Representatives of Las Vegas Valley hospitals have said they are working to bring in more travelers, but that has proven difficult because of the high demand across the country.

The need in Clark County for more nurses has never been more acute. The Nevada Hospital Association declared a crisis in hospital staffing this month, due to front-line health care workers sidelined with COVID-19 and an increase in hospitalizations.

“Traveling nurses are offsetting the voids left by nurses who are out sick or quarantining, or who have left a facility,” association representative Amy Shogren said in an email. “There is a need for more nurses in general, not just travelers. We have been working with health care stakeholders and the Governor’s office on ways to help alleviate the staffing concerns and help bolster the nursing pipeline in the future.”

So far, however, there’s been little relief. Three members of the state’s volunteer Battle Born Medical Corps are currently assisting in hospitals across Nevada, said Shannon Litz, a representative of the Nevada Department of Health and Human Services.

About 350 apprentice nurses are employed in Nevada facilities, she said.

‘The ER exploded’

Meadows, who is based in Nashville, Tennessee, and her husband wanted to take an RV road trip to the Southwest. She had never been to Las Vegas. And so she took an assignment here, and the couple and their two dogs were on their way.

Meadows said in one of her popular TikTok videos that she almost canceled her contract after the first day.

“What made me most uncomfortable was the patient flow and not being able to assess or watch my patients and observe them as closely as I would like,” she said in an interview.

Meadows said she took care of patients as fast as she could and didn’t feel like she was harming them.

“If it got to a point where I felt like my patient’s safety was at risk, then that’s when I would talk to my charge nurse and ask for help,” she said.

Then, after the New Year’s holiday, “it was kind of like the ER exploded,” she said. “There were patients everywhere. And the whole hospital was full.”

The ER became a bottleneck, holding patients until beds were ready on patient floors. There wasn’t room in the ER for the influx of patients, which meant that some admitted patients had to sit in chairs in the lobby while they were attached to IVs.

Meadows said she had never seen this practice before but believes that it is widespread locally.

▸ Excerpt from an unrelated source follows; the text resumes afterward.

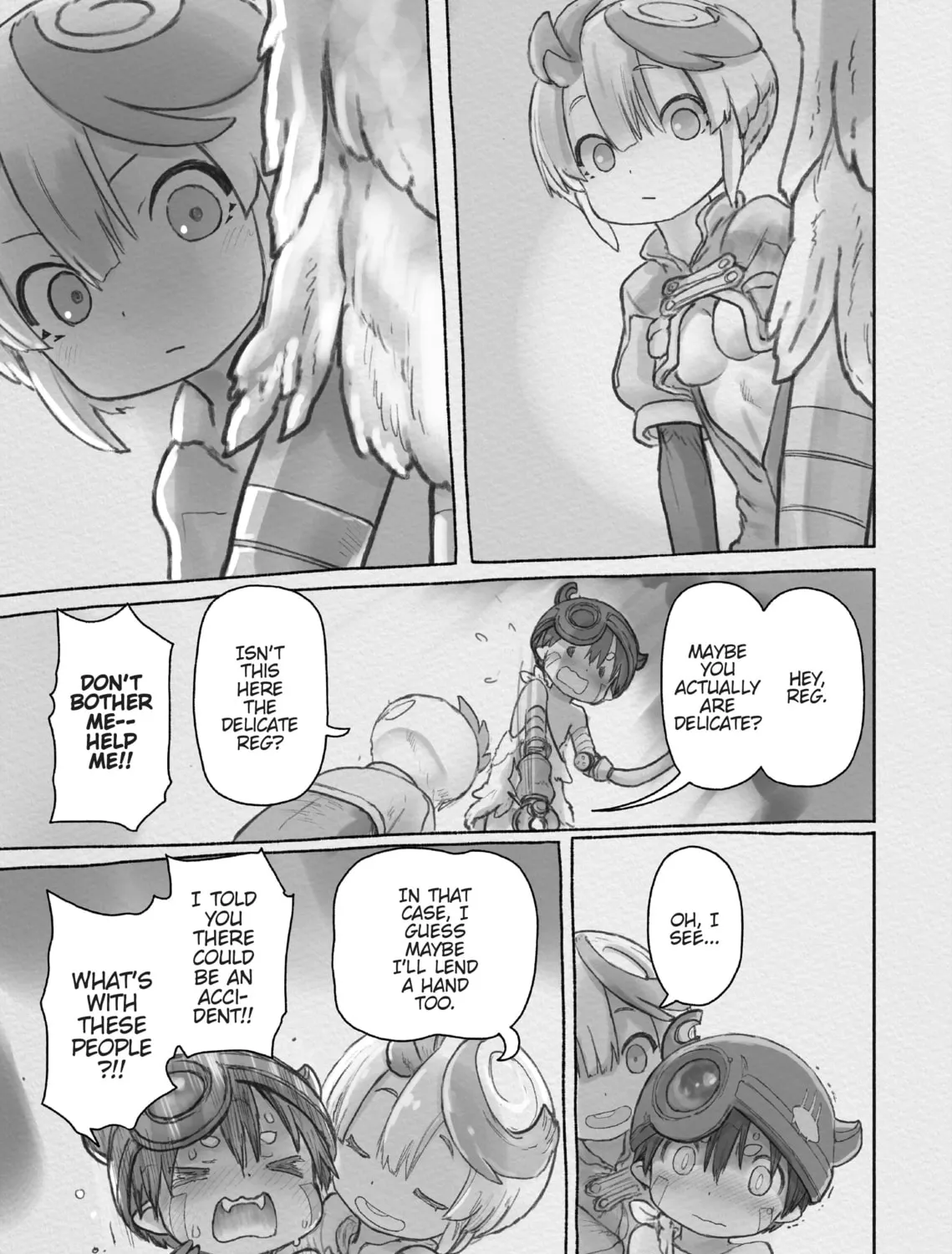 Read Made in Abyss chapter 66 image 12 on Lezhin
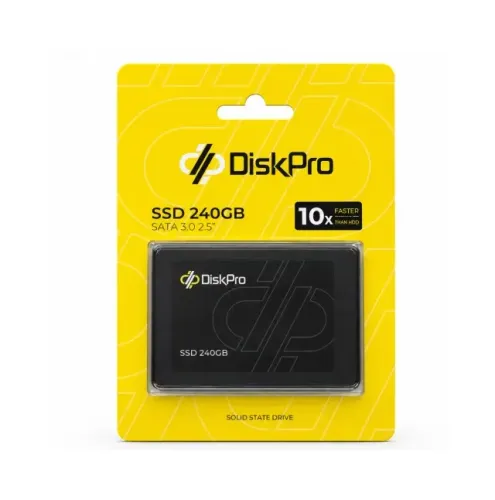 Ssd 240gb Interno Diskpro Desktop/notebook/hd Externoo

A reporter saw it in effect this past week at Summerlin Hospital and Medical Center, a circumstance that a hospital representative said was due to the increased number of ER patients over the past month.

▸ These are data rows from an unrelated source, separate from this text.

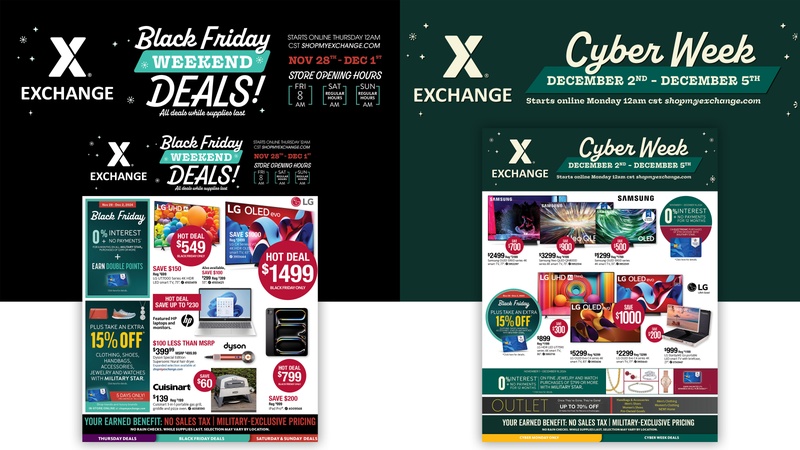 Exchange Serves Up Exclusive Deals on Thanksgiving Day Through Cyber Week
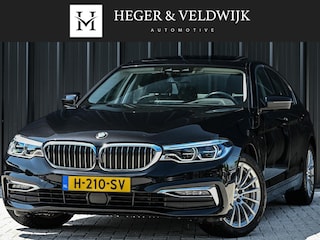 BMW 530e iPerformance High Executive | Panoramadak | HUD | 360 Camera | HIFI | Ambiance Interieur | Stoelverwarming + Ventilatie | Memory Seats | Keyless Entry |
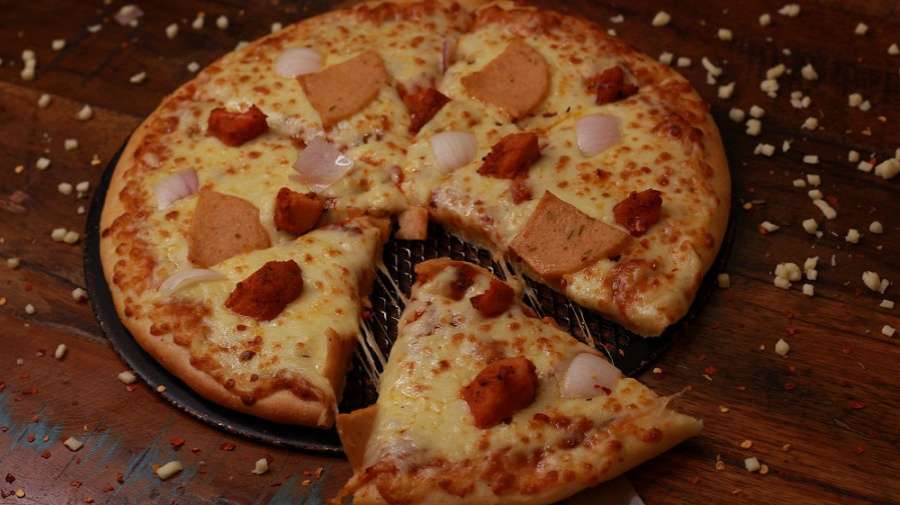 Large Chicago Delight Pizza (Large (Serves 4 33 CM))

“When appropriate, we sometimes begin treatment (i.e. the IVs) and have patients return to the ER lobby rather than delay their care,” Gretchen Papez, a representative of Valley Health System hospitals, which includes Summerlin Hospital, said in an email.

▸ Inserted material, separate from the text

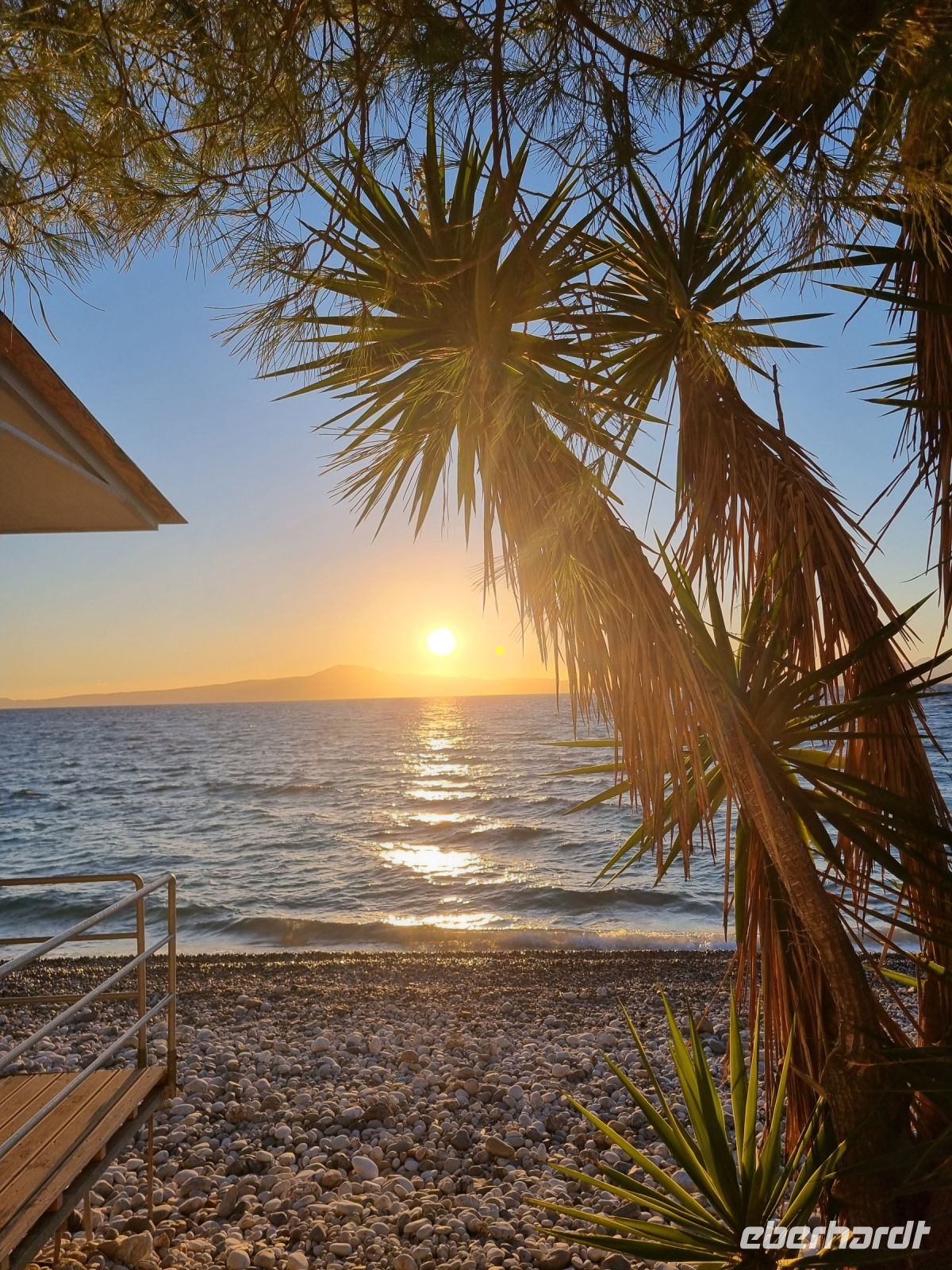 Sonnenuntergang am Golf von Kalamata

“We know it’s not ideal but we are more concerned about initiating medical care so they can begin to feel better. Like hundreds of other hospitals across the US, there are sometimes long waits for our patients to have an inpatient bed.”

Papez said the Valley Health System is supporting its nursing units with “travel nurse contracts, our nurse apprentice programs, asking other hospital staff to assist with tasks like delivering meal trays and watching our nurse leaders voluntarily taking on patient care assignments, along with their managerial responsibilities.”

‘Giving everything’

As the numbers of patients continued to increase, Meadows began to dread going to work.

“I was giving everything, and it still was going to be a hard day,” she said. “And it was nonstop. So it was very difficult. It was exhausting. … I was in a dark place.”

“The staff that I worked with, everyone was trying their best and tried to keep their heads up and be positive, hoping that it would get better each day.”

She said the situation was understandably frustrating for patients. One of the reasons she makes TikTok videos about her work experiences — one of her Las Vegas videos attracted 1.5 million views — is to show the public that nurses are real people.

“Be patient if you are coming to the hospitals,” she said. “Nurses are doing their best. Doctors are doing their best. It’s just unprecedented times.”

A previous version of this story incorrectly stated the number of patients Lauren Meadows cared for. It also misidentified her Las Vegas employer.